TRY IT: Every line below from the one with "超模劉雯與蛇皮拼接Double T Bag呈現時尚摩登女性風範" through the one with "ZEGAREK BIAŁY NAPIS" is to be repeated exactly, with no picture among them.

GIVEN DATA:
########################################

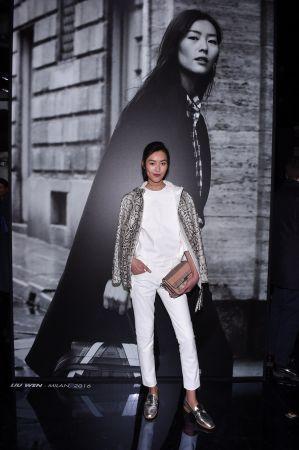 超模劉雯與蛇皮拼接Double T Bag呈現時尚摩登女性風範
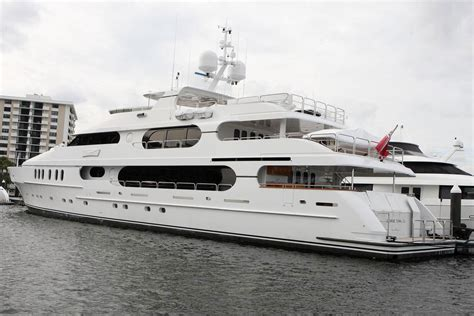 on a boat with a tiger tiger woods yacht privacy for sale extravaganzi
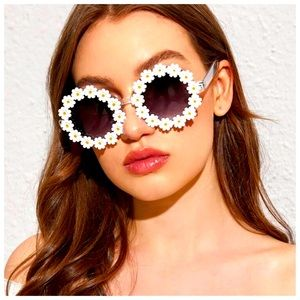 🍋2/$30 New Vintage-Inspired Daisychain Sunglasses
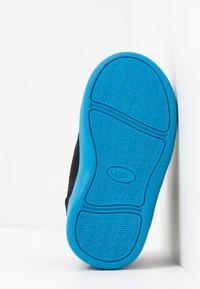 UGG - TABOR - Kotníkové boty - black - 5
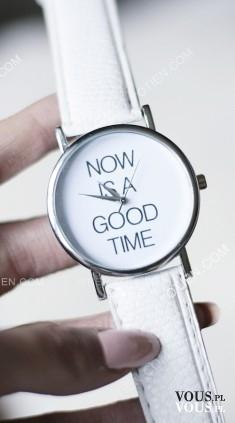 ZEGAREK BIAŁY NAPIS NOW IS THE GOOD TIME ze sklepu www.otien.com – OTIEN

########################################

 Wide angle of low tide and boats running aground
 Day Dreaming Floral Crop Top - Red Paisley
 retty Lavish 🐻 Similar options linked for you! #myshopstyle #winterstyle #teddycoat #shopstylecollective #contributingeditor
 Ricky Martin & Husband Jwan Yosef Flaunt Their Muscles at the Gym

########################################

OUTPUT BELOW:
 超模劉雯與蛇皮拼接Double T Bag呈現時尚摩登女性風範
 on a boat with a tiger tiger woods yacht privacy for sale extravaganzi
 🍋2/$30 New Vintage-Inspired Daisychain Sunglasses
 UGG - TABOR - Kotníkové boty - black - 5
 ZEGAREK BIAŁY NAPIS NOW IS THE GOOD TIME ze sklepu www.otien.com – OTIEN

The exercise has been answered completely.